** List of tasks **
**A)** The first paragraph of the passage on vibe coding lists three adjectives for what production code needs to be. Give all three.
**B)** Repeat word for word the part of the vibe coding passage that begins at the words "I’ve started thinking" and stops after "full account of.".
**C)** Carry on the piece about vibe coding and reviewed AI-assisted coding, starting after its last sentence.

This is not how most software engineering organizations work. Most engineering orgs are building things that will be in production for years, that other developers will read and modify, that need to be secure and performant and auditable. For that context, vibe coding isn’t a style choice — it’s a liability.

What I find interesting is that the split Willison identified has become a genuine workflow split inside engineering teams, not just a philosophical distinction. The same developer might vibe-code a throwaway exploration tool in the morning and then carefully review every AI suggestion for a production auth change in the afternoon. The question is whether they’re explicitly choosing the mode or just defaulting.

What Defaulting Gets You

The failure mode I’ve seen most often is not developers who consciously chose to vibe code production systems. It’s developers who started treating AI suggestions like trusted documentation without deciding to do so.

Here’s how it happens: you’re writing a feature, you ask Copilot or Claude for a suggestion, the suggestion looks correct, you’re in flow, you accept it and move on. You did that twenty times in the sprint. You technically reviewed each piece — a quick scan — but you didn’t run the mental model that asks “would I have written this, and if not, why is the AI writing it this way?”

That gap — between scanning and understanding — is where the Willison distinction really lives. Scanning is what you do at vibe-coding speed. Understanding is what professional AI-assisted coding requires.

I’ve started thinking of it as the “could I defend this in a postmortem?” test. If something goes wrong with this code at 2am, can I explain what it’s doing and why the failure happened? If the answer is no — if I’d need to re-read the AI-generated code to understand it — then I didn’t review it properly and I’m carrying a debt I don’t have a full account of.

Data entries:
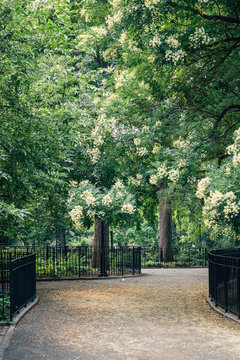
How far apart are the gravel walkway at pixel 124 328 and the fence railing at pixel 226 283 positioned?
1.29ft

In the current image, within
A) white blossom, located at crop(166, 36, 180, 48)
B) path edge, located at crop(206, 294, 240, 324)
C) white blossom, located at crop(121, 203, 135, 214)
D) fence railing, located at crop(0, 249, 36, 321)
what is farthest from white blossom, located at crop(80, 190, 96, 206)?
white blossom, located at crop(166, 36, 180, 48)

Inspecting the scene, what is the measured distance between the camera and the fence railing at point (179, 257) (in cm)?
2662

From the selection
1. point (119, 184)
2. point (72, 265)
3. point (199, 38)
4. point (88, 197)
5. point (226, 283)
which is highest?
point (199, 38)

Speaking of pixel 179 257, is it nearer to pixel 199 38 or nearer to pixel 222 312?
pixel 222 312

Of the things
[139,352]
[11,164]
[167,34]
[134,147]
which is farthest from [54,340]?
[134,147]

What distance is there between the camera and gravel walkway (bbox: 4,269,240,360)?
710 cm

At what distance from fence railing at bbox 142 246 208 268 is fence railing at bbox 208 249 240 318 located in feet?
48.3

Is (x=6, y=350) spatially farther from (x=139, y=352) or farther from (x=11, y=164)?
(x=11, y=164)

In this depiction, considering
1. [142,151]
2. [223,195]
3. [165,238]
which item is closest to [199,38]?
[223,195]

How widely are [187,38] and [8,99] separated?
519 centimetres

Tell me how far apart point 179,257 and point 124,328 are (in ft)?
66.8

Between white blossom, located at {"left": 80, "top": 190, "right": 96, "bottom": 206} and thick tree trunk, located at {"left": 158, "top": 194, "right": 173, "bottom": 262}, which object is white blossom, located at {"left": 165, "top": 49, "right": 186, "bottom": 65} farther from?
thick tree trunk, located at {"left": 158, "top": 194, "right": 173, "bottom": 262}

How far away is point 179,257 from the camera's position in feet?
94.3

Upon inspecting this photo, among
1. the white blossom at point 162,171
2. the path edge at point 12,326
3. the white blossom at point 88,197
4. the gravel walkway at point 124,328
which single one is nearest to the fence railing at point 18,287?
the path edge at point 12,326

** Activity answers **
**A)** secure, performant, auditable

**B)**
I’ve started thinking of it as the “could I defend this in a postmortem?” test. If something goes wrong with this code at 2am, can I explain what it’s doing and why the failure happened? If the answer is no — if I’d need to re-read the AI-generated code to understand it — then I didn’t review it properly and I’m carrying a debt I don’t have a full account of.

**C)**
The Agentic Complication

Both Willison and Karpathy have written about how agentic systems complicate this further. When you’re not just accepting suggestions but running multi-step agents that write code, run tests, modify files, and loop back — the surface area of “what did the AI actually do” expands dramatically.

Willison has written about what he calls “lethal trifecta” risks in LLM agents: the combination of tools with access to private data, exposure to untrusted content, and the ability to externally communicate. In a vibe-coding agent scenario, you can end up with a system that’s executing code you never read, calling APIs you didn’t explicitly authorize, and modifying state you didn’t ask it to modify — all in the service of “build me a feature.”

The agentic case is where the accountability question gets genuinely hard. You can establish a golden rule about reviewing code before committing it when the AI is giving you suggestions. What’s the equivalent rule when an agent is running a 47-step loop that modifies 23 files?

I don’t think anyone has fully answered this yet, including Willison. The best current practice is checkpointing — requiring human review at meaningful decision points in an agent run, not just at the final output. But the tooling for this is still immature.

The Useful Conclusion

The Karpathy framing and the Willison framing are not actually in conflict. Karpathy described something real and useful. Willison said “yes, but that thing is not the same as what we should be doing with production code, and conflating them creates problems.” Both points are correct.

What I’ve landed on in practice: the mode of coding should be a deliberate choice made based on the lifetime and risk profile of what you’re building. Not a default you fall into because the tool makes generation easy.

Vibe coding for a weekend project that will run once and get deleted: go for it. Vibe coding for the function that handles password resets: absolutely not.

The word for the gap between those two things is judgment. AI doesn’t change the fact that engineering requires it. If anything, the acceleration that AI provides makes the judgment more consequential, not less. You can make bad decisions much faster now, and bad decisions at speed compound faster than bad decisions at human pace.

That’s what Willison was getting at. That’s the distinction worth holding onto.